----- Texto del documento -----

Un leve desconcierto cruzó su frente. Pero reacciono rápidamente

-¿Cómo que qué? ¡Todo, pues!
-A eso voy. ¿Qué es todo? Dame algunos ejemplos, por favor. El asunto me preocupa de verdad. No quiero perder ningún privilegio ni prebenda propia del sexo masculino, como comprenderás.
-Bueno, para empezar, ya no serás el que manda en tu casa.
-¿Yo? ¿Mandar en mi casa? Si entiendo bien, estaría igual que tú. Porque es evidente que tú tampoco mandas en la tuya. Y eso lo sabemos todos. La única diferencia es que a mí no me importa admitirlo y a ti te da vergüenza.

Fui muy lejos. Mi amigo tenía un semblante demasiado serio para seguir horadando en la herida.

----- Bloque de datos -----

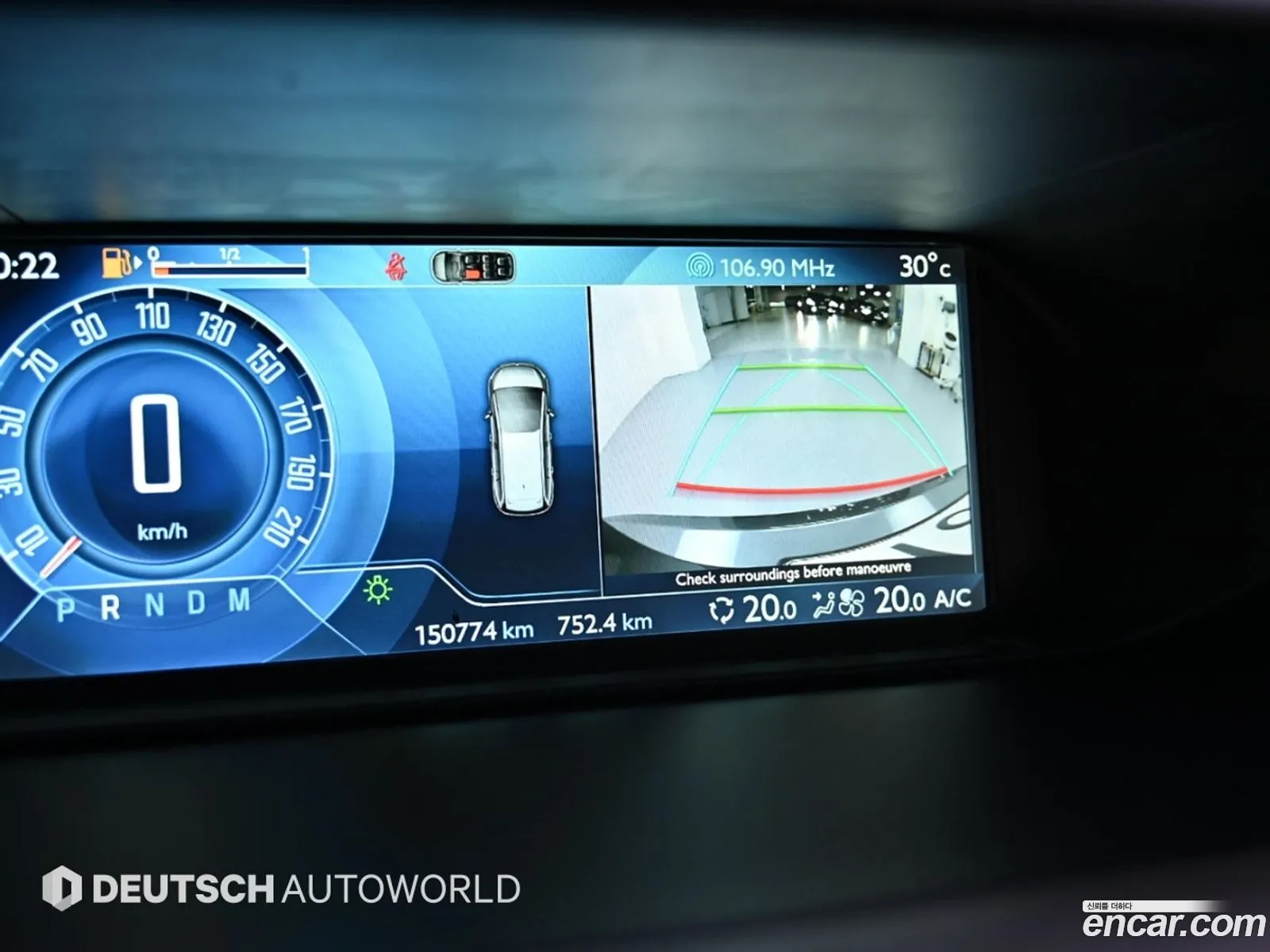 Citroen/DS Grand C4 Picasso 2015 — 11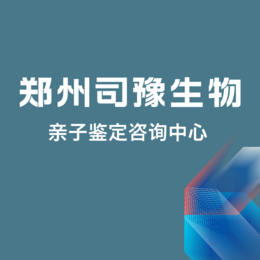 郑州区域合法12家个人亲子鉴定中心机构一览（附2024年最全鉴定中心名录）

-----

Orden de trabajo A:
Traduce al inglés esta oración del texto del documento: «Bueno, para empezar, ya no serás el que manda en tu casa.»
Orden de trabajo B:
Según el texto del documento, ¿qué privilegios y prebendas no quiere perder quien pregunta por los ejemplos?
Orden de trabajo C:
Extrae literalmente del texto del documento el fragmento que se abre con las palabras donde aparece "-¿Yo? ¿Mandar en" y se cierra con "en la herida.".

Recuadro de respuesta A:
Well, to begin with, you will no longer be the one in charge in your house.

Recuadro de respuesta B:
Los propios del sexo masculino.

Recuadro de respuesta C:
-¿Yo? ¿Mandar en mi casa? Si entiendo bien, estaría igual que tú. Porque es evidente que tú tampoco mandas en la tuya. Y eso lo sabemos todos. La única diferencia es que a mí no me importa admitirlo y a ti te da vergüenza.

Fui muy lejos. Mi amigo tenía un semblante demasiado serio para seguir horadando en la herida.